The Mental Health Commission of Canada (MHCC) recently announced that they will be conducting a five-year study of the effect of cannabis use on mental health – both positive and negative.

From the MHCC: Over the next five years, the Mental Health Commission of Canada (MHCC) will help close the research gap on the potential harms and benefits of cannabis use on mental health, providing a foundation for future policy decisions. Budget 2018 allocated $10 million over five years for this work.

“Our initial review of the literature has found that the illegal status of cannabis, which limited how a study could be done and what data could be collected, has left us with critical knowledge gaps about cannabis use and its impact on mental health,” said Ed Mantler, Vice President of Programs and Priorities at the MHCC. Cannabis use will become legal and regulated in Canada as of October 17, 2018.

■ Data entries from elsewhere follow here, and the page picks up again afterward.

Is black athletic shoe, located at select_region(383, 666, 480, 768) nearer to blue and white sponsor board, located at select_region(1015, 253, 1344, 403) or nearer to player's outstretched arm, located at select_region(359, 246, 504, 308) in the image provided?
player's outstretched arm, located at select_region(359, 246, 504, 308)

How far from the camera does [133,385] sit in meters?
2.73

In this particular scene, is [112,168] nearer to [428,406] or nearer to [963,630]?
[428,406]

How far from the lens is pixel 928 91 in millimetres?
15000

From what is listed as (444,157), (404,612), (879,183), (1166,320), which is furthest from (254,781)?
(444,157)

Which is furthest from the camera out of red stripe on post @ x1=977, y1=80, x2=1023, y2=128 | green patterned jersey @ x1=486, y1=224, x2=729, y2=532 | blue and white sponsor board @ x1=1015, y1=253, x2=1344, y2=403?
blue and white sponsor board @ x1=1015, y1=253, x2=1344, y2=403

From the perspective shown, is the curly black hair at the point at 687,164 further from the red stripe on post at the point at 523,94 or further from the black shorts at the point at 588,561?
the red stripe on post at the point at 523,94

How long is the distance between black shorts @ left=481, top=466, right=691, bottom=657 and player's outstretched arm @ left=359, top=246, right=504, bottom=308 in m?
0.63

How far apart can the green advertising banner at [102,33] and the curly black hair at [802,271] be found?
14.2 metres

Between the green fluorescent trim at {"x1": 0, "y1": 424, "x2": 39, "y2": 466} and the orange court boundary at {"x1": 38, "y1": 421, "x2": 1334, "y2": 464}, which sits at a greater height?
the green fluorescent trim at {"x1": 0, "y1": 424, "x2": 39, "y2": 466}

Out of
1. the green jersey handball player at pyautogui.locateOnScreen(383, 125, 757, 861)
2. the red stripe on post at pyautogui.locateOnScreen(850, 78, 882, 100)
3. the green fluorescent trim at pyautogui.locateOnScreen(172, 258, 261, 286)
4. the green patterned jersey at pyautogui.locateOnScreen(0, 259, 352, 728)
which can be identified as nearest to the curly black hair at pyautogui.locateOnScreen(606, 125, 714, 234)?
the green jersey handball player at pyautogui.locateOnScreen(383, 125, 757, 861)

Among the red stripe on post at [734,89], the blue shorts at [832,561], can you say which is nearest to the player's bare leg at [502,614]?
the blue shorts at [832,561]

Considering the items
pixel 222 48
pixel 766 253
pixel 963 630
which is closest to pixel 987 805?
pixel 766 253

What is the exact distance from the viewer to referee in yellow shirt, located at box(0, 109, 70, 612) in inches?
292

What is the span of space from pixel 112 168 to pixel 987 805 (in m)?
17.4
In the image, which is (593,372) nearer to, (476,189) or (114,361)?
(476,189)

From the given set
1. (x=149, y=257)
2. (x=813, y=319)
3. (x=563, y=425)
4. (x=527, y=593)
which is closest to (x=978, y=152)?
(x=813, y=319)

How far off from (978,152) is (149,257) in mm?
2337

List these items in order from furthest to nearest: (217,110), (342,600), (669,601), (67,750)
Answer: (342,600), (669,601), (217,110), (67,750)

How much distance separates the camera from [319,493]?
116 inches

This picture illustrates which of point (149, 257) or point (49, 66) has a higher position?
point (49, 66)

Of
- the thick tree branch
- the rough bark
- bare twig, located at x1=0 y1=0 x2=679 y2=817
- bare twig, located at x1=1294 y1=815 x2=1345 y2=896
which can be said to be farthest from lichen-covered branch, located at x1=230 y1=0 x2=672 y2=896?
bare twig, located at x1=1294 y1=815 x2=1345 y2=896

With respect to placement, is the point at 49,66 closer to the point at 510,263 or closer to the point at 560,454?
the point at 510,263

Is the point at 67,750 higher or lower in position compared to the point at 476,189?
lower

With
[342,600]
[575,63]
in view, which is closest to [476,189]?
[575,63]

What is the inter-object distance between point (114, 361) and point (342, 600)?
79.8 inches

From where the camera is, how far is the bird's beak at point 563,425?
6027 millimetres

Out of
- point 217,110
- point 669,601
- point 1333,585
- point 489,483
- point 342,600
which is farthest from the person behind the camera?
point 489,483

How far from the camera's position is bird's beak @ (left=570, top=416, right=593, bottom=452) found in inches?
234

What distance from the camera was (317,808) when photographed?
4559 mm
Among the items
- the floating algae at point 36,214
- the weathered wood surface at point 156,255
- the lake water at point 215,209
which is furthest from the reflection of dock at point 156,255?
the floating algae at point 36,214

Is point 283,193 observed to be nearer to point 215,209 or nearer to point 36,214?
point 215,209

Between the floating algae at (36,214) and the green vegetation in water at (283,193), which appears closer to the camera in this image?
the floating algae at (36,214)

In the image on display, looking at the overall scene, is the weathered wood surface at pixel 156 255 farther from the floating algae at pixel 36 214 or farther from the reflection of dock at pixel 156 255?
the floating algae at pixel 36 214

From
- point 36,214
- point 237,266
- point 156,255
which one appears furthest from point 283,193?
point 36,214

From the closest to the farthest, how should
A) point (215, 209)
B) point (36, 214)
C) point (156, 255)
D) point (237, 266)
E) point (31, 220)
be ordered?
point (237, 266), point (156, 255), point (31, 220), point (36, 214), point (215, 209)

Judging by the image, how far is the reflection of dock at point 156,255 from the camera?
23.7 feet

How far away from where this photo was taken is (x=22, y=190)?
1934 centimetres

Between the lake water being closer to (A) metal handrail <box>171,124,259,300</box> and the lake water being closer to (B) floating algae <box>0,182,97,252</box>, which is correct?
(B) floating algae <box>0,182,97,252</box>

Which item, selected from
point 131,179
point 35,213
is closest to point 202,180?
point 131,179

The negative impacts of cannabis use on mental health outcomes, the potential therapeutic benefits of cannabis and cannabinoids, the influence of mental health problems and illnesses on patterns of cannabis use, and the experiences and needs of diverse populations who live with cannabis use disorder and/or a mental illness are not well understood. The MHCC is well positioned to engage a diversity of Canadians including youth, emerging adults and seniors as well as LGBTQ2+, Indigenous, immigrant, refugee, ethnocultural and racialized populations.

Canada has one of the highest cannabis consumption rates in the world, with more than 40 per cent of Canadians reporting they had used it at least once in their lifetime. Fifty-four per cent of youth in Canada report using cannabis before grade 12.